+++ DOCUMENT EXTRACT +++

An advocate in Mumbai has asked the President of India to set up a National Mission for Women’s Safety and Dignity, warning that persistent enforcement gaps are causing a “constitutional injury” to guarantees of equality and life under the Constitution.
National Mission for Women’s Safety and the case for urgent reform
In a detailed representation, advocate Hitendra D. Gandhi described the situation as a constitutional emergency. He argued that when women live in fear and reporting becomes risky, equality and liberty become conditional rather than guaranteed. “When reporting becomes risky, and process itself becomes punishment, the injury touches the Republic’s core,” he wrote.
Gandhi pointed to data from the National Crime Records Bureau showing crimes against women rose from 244,270 in 2012 to 448,211 in 2023, an average of more than a thousand reported offences every day. The figures cited include nearly 29,670 rapes, 88,605 kidnappings, 83,891 assaults to outrage modesty, and 6,156 dowry deaths, alongside cyber-enabled crimes and trafficking. Gandhi warned these numbers reflect only the visible portion, with many survivors remaining silent because they fear the process will punish them more than the offender.
The representation identifies recurring institutional failings. Prevention is ineffective where harassment is normalised. First response falters when complaints are delayed or mishandled. Protection breaks down if witnesses remain exposed. Investigations lose pace because of forensic backlogs and repeated adjournments. Accountability stalls when dereliction carries no consequence.
Gandhi argued that these failures do more than impede justice: they embolden offenders and teach society that constitutional protections can be bent. He listed a string of high-profile incidents that exposed systemic vulnerability, including the 2012 Delhi gang rape, the Shakti Mills case, the Unnao and Kathua incidents, the Muzaffarpur shelter home scandal, the Hyderabad veterinarian case, the Hathras matter, violence in Manipur and a 2025 case in Phaltan in which a police officer was accused of repeated sexual assault and harassment.
The representation also referenced a recent controversy in Bihar where a Chief Minister was filmed pulling a woman doctor’s veil at a public event. Gandhi described that act as a constitutional affront and urged a “Dignity in Public Life” protocol for holders of public authority, recognising bodily autonomy and consent boundaries as standards of conduct.

+++ PROVIDED INFORMATION +++

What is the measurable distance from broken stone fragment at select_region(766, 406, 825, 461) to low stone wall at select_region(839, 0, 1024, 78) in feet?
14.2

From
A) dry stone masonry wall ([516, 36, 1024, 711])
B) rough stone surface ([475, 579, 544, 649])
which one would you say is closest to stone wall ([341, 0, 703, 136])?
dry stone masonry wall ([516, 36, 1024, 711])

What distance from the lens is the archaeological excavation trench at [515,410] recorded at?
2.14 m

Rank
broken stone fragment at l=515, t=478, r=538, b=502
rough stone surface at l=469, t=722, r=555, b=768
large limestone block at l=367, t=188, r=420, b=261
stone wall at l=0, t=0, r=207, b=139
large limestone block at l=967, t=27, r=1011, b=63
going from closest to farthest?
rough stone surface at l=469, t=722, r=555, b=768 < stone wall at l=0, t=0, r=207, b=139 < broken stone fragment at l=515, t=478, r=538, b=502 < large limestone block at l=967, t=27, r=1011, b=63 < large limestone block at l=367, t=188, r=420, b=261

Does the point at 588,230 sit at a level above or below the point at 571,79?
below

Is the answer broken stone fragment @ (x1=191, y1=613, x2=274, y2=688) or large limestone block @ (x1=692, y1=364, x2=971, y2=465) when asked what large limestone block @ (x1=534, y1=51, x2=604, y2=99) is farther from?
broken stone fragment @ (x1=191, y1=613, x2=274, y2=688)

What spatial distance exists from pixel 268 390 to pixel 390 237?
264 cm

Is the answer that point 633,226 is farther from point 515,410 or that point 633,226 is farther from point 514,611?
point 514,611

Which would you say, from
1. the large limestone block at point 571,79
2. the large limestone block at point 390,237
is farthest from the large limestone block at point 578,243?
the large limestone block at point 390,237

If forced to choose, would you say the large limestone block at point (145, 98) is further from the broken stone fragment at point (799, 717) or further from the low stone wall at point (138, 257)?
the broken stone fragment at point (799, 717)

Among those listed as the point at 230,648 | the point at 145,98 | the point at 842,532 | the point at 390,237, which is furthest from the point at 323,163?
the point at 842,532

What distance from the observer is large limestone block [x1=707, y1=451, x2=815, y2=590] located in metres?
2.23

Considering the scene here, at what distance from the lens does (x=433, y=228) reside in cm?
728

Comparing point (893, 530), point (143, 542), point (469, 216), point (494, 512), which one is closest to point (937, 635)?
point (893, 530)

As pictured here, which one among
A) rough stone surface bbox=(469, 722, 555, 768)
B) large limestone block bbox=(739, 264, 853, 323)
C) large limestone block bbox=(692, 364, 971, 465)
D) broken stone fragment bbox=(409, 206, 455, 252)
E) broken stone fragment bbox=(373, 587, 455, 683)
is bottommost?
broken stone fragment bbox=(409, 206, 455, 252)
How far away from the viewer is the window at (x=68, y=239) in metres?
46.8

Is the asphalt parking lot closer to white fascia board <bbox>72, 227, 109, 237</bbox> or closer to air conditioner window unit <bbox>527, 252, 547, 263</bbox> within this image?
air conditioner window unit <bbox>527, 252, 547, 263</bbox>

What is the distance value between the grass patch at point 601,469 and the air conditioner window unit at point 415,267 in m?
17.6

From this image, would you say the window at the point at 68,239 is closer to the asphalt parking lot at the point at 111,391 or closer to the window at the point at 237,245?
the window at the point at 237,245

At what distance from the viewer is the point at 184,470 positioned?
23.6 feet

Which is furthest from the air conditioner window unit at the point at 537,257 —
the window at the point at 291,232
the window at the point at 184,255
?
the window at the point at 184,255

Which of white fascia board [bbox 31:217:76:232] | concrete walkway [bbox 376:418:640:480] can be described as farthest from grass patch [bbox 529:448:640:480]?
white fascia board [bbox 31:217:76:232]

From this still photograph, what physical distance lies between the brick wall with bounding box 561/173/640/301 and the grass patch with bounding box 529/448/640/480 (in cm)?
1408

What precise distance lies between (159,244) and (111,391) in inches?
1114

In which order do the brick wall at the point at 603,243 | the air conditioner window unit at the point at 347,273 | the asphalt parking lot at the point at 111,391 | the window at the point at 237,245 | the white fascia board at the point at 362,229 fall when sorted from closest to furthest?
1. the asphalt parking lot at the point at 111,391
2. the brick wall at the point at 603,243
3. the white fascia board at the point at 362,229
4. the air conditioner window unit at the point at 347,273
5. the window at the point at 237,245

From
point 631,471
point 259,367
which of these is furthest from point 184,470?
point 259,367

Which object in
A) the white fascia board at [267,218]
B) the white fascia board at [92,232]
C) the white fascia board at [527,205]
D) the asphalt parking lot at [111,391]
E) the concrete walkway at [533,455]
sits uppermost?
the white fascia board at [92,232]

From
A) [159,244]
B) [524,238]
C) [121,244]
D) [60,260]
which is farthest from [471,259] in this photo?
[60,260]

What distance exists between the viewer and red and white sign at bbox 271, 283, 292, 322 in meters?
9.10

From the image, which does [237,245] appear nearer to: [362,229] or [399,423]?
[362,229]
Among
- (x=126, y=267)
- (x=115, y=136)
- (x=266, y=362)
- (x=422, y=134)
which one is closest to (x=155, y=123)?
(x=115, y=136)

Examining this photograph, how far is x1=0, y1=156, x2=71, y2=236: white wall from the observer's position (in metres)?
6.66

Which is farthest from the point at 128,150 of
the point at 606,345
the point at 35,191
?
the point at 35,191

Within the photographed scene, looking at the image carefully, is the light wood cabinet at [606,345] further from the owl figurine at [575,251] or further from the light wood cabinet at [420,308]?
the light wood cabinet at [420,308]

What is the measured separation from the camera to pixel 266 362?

+++

(BRIEF A): In the text on women's safety, whose data did Gandhi use to show the rise in crimes against women?
(BRIEF B): In the text on women's safety, give the part starting at "Gandhi pointed to" and ending at "than the offender." again, swapping "survivors" for "victims".
(BRIEF C): In the text on women's safety, turn the paragraph that begins "The representation identifies recurring institutional failings" into a short list that keeps its main points.
Answer from the text on women's safety alone, not from the material.

(PROBLEM SOLUTION A): The National Crime Records Bureau.

(PROBLEM SOLUTION B):
Gandhi pointed to data from the National Crime Records Bureau showing crimes against women rose from 244,270 in 2012 to 448,211 in 2023, an average of more than a thousand reported offences every day. The figures cited include nearly 29,670 rapes, 88,605 kidnappings, 83,891 assaults to outrage modesty, and 6,156 dowry deaths, alongside cyber-enabled crimes and trafficking. Gandhi warned these numbers reflect only the visible portion, with many victims remaining silent because they fear the process will punish them more than the offender.

(PROBLEM SOLUTION C):
Recurring institutional failings named in the representation:
- Prevention fails where harassment is normalised.
- First response falters when complaints are delayed or mishandled.
- Protection breaks down when witnesses stay exposed.
- Investigations slow because of forensic backlogs and repeated adjournments.
- Accountability stalls when dereliction has no consequence.